------ DATA ------

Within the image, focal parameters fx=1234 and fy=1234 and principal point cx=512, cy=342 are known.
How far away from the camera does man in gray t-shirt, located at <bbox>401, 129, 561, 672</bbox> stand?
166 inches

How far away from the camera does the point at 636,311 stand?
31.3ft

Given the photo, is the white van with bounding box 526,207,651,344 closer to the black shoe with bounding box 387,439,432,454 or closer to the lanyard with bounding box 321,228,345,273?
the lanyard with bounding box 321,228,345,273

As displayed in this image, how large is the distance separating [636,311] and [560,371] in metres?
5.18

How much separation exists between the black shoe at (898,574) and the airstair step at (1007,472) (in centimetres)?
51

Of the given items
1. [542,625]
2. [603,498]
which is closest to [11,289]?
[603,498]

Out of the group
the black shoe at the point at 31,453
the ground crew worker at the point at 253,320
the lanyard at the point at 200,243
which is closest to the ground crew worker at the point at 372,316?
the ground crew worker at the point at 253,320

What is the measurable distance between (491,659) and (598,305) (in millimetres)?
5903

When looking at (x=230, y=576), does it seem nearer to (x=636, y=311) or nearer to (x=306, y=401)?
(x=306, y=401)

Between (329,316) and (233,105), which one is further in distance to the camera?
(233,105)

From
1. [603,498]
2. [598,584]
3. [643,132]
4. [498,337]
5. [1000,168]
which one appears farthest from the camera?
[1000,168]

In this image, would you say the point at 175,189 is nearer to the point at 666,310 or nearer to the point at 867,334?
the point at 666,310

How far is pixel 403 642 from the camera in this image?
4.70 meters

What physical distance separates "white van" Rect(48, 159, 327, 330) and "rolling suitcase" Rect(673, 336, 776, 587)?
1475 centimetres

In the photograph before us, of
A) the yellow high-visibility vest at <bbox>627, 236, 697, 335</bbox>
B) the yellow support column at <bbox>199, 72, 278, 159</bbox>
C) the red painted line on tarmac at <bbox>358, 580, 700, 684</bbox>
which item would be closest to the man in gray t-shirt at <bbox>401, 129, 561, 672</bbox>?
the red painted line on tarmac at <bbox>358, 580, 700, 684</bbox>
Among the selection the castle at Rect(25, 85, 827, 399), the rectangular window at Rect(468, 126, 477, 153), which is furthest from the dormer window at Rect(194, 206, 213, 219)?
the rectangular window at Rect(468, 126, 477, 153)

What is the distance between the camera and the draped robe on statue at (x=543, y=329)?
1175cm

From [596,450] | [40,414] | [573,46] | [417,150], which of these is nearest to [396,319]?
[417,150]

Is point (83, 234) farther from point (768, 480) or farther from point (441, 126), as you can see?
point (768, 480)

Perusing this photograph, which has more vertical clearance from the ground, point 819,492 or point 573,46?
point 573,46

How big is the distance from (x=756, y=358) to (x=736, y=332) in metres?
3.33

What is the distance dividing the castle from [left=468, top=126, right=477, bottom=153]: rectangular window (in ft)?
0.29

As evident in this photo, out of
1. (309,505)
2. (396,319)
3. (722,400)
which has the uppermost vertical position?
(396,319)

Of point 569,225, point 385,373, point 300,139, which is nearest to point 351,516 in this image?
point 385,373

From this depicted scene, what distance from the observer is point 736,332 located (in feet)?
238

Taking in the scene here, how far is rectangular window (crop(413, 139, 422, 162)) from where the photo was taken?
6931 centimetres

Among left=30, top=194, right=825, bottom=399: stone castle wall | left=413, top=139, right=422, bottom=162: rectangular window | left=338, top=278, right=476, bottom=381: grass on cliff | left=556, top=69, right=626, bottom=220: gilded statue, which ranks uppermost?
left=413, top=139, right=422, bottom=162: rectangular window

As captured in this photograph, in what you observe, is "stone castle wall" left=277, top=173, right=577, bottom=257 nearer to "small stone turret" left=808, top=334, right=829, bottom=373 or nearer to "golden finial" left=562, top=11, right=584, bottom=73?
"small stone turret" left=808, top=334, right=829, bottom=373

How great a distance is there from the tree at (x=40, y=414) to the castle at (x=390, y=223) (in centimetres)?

------

EXERCISE DETAILS:
Write the material out exactly, with nothing left out.

FINISHED ANSWER:
Within the image, focal parameters fx=1234 and fy=1234 and principal point cx=512, cy=342 are known.
How far away from the camera does man in gray t-shirt, located at <bbox>401, 129, 561, 672</bbox> stand?
166 inches

How far away from the camera does the point at 636,311 stand?
31.3ft

Given the photo, is the white van with bounding box 526,207,651,344 closer to the black shoe with bounding box 387,439,432,454 or closer to the lanyard with bounding box 321,228,345,273?
the lanyard with bounding box 321,228,345,273

As displayed in this image, how large is the distance separating [636,311] and [560,371] in metres?
5.18

How much separation exists between the black shoe at (898,574) and the airstair step at (1007,472) (in centimetres)?
51

Of the given items
1. [542,625]
2. [603,498]
which is closest to [11,289]?
[603,498]

Out of the group
the black shoe at the point at 31,453
the ground crew worker at the point at 253,320
the lanyard at the point at 200,243
which is closest to the ground crew worker at the point at 372,316?
the ground crew worker at the point at 253,320

What is the measurable distance between (491,659) and (598,305) (in millimetres)?
5903

When looking at (x=230, y=576), does it seem nearer to (x=636, y=311) or nearer to (x=306, y=401)?
(x=306, y=401)

Between (329,316) and (233,105), which one is further in distance to the camera?
(233,105)

From
1. [603,498]
2. [598,584]
3. [643,132]
4. [498,337]
5. [1000,168]
which one appears farthest from the camera?
[1000,168]

In this image, would you say the point at 175,189 is nearer to the point at 666,310 or nearer to the point at 867,334?
the point at 666,310

How far is pixel 403 642 from the camera in this image?
4.70 meters

What physical distance separates "white van" Rect(48, 159, 327, 330) and "rolling suitcase" Rect(673, 336, 776, 587)?
1475 centimetres

In the photograph before us, of
A) the yellow high-visibility vest at <bbox>627, 236, 697, 335</bbox>
B) the yellow support column at <bbox>199, 72, 278, 159</bbox>
C) the red painted line on tarmac at <bbox>358, 580, 700, 684</bbox>
which item would be closest to the man in gray t-shirt at <bbox>401, 129, 561, 672</bbox>?
the red painted line on tarmac at <bbox>358, 580, 700, 684</bbox>
Among the selection the castle at Rect(25, 85, 827, 399), the rectangular window at Rect(468, 126, 477, 153), which is furthest from the dormer window at Rect(194, 206, 213, 219)?
the rectangular window at Rect(468, 126, 477, 153)

What is the distance between the camera and the draped robe on statue at (x=543, y=329)?
1175cm

From [596,450] | [40,414] | [573,46] | [417,150], which of these is nearest to [396,319]?
[417,150]

Is point (83, 234) farther from point (768, 480) or farther from point (441, 126), as you can see?
point (768, 480)

Perusing this photograph, which has more vertical clearance from the ground, point 819,492 or point 573,46?
point 573,46

How big is the distance from (x=756, y=358) to (x=736, y=332) in metres?
3.33

What is the distance dividing the castle from [left=468, top=126, right=477, bottom=153]: rectangular window (in ft)?
0.29

As evident in this photo, out of
1. (309,505)
2. (396,319)
3. (722,400)
which has the uppermost vertical position?
(396,319)

Of point 569,225, point 385,373, point 300,139, which is nearest to point 351,516 in this image?
point 385,373

From this depicted scene, what distance from the observer is point 736,332 located (in feet)?
238

Taking in the scene here, how far is rectangular window (crop(413, 139, 422, 162)) from where the photo was taken?
6931 centimetres

Among left=30, top=194, right=825, bottom=399: stone castle wall | left=413, top=139, right=422, bottom=162: rectangular window | left=338, top=278, right=476, bottom=381: grass on cliff | left=556, top=69, right=626, bottom=220: gilded statue, which ranks uppermost?
left=413, top=139, right=422, bottom=162: rectangular window

As captured in this photograph, in what you observe, is "stone castle wall" left=277, top=173, right=577, bottom=257 nearer to "small stone turret" left=808, top=334, right=829, bottom=373 or nearer to "golden finial" left=562, top=11, right=584, bottom=73?
"small stone turret" left=808, top=334, right=829, bottom=373

How great a distance is there from the tree at (x=40, y=414) to the castle at (x=390, y=223) (in centimetres)?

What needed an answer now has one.